> **TASK INPUT**
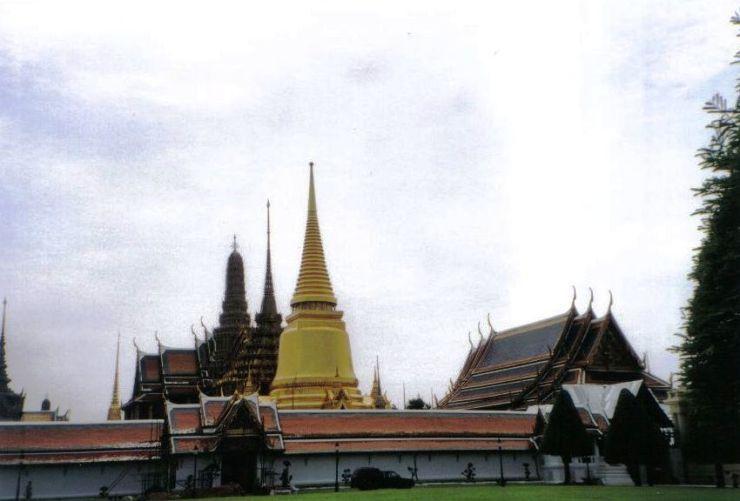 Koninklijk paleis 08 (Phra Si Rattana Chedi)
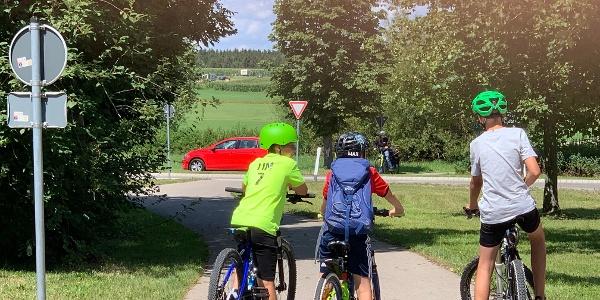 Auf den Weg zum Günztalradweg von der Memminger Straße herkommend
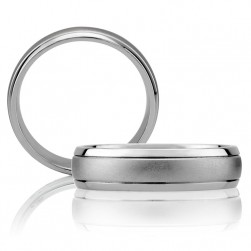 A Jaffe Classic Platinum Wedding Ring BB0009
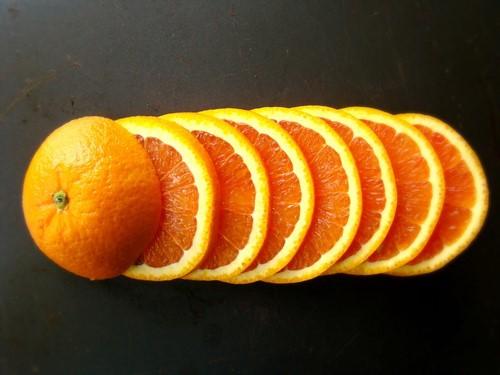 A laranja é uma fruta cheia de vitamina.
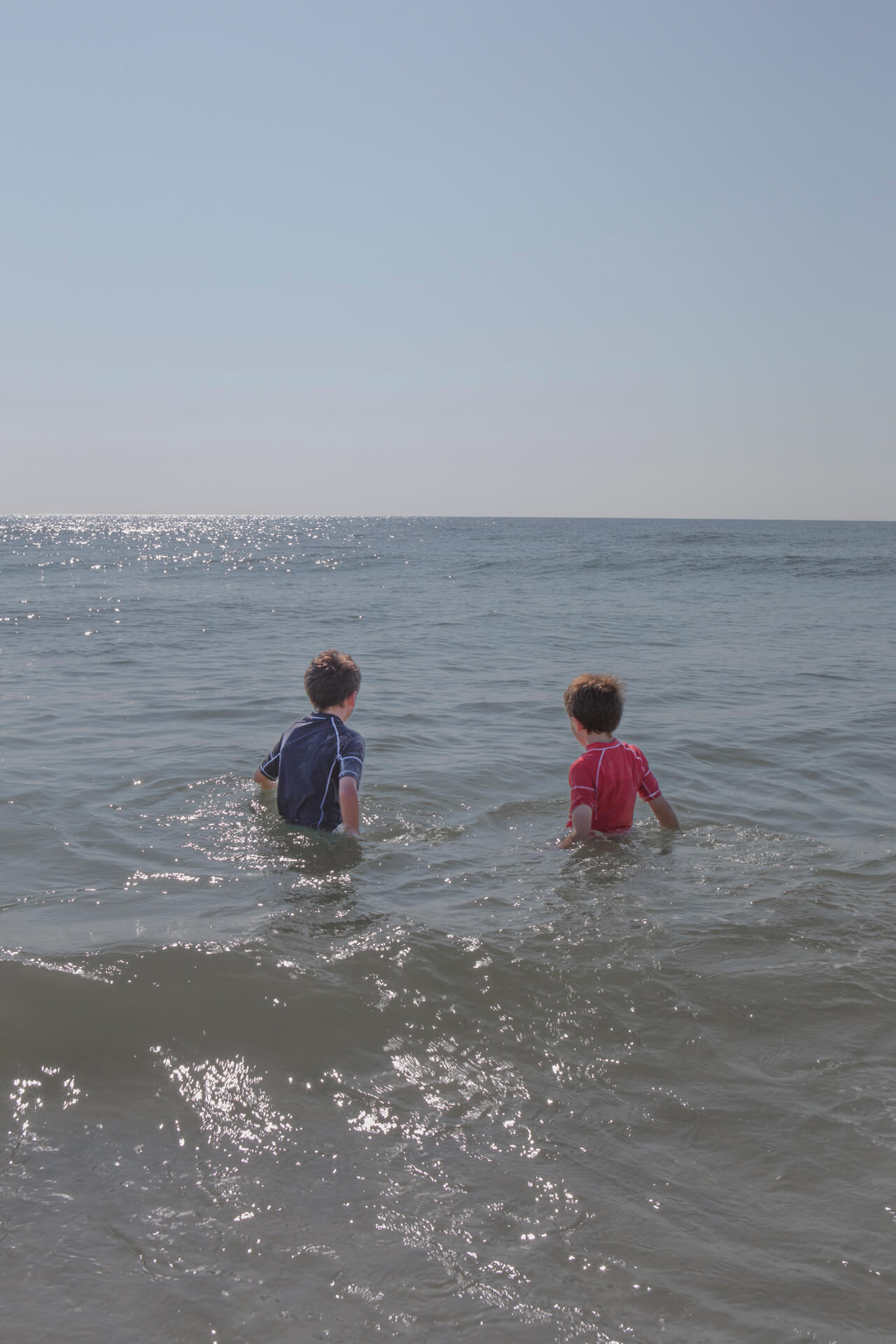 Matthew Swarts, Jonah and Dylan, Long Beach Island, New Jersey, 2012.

> **DESCRIPTION OF THE TASK**
Without the pictures, restate all of the entries word for word.

> **WRITTEN RESPONSE**
 Koninklijk paleis 08 (Phra Si Rattana Chedi)
 Auf den Weg zum Günztalradweg von der Memminger Straße herkommend
 A Jaffe Classic Platinum Wedding Ring BB0009
 A laranja é uma fruta cheia de vitamina.
 Matthew Swarts, Jonah and Dylan, Long Beach Island, New Jersey, 2012.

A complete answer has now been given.